- WHAT NEEDS TO BE DONE
Please rewrite the rows below, swapping "reference object" for "landmark" and leaving everything else as it is.

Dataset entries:

## Begin

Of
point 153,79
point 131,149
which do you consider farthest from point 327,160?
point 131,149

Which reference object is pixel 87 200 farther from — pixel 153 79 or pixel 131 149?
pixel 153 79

## End

- IN RESPONSE
Of
point 153,79
point 131,149
which do you consider farthest from point 327,160?
point 131,149

Which landmark is pixel 87 200 farther from — pixel 153 79 or pixel 131 149?
pixel 153 79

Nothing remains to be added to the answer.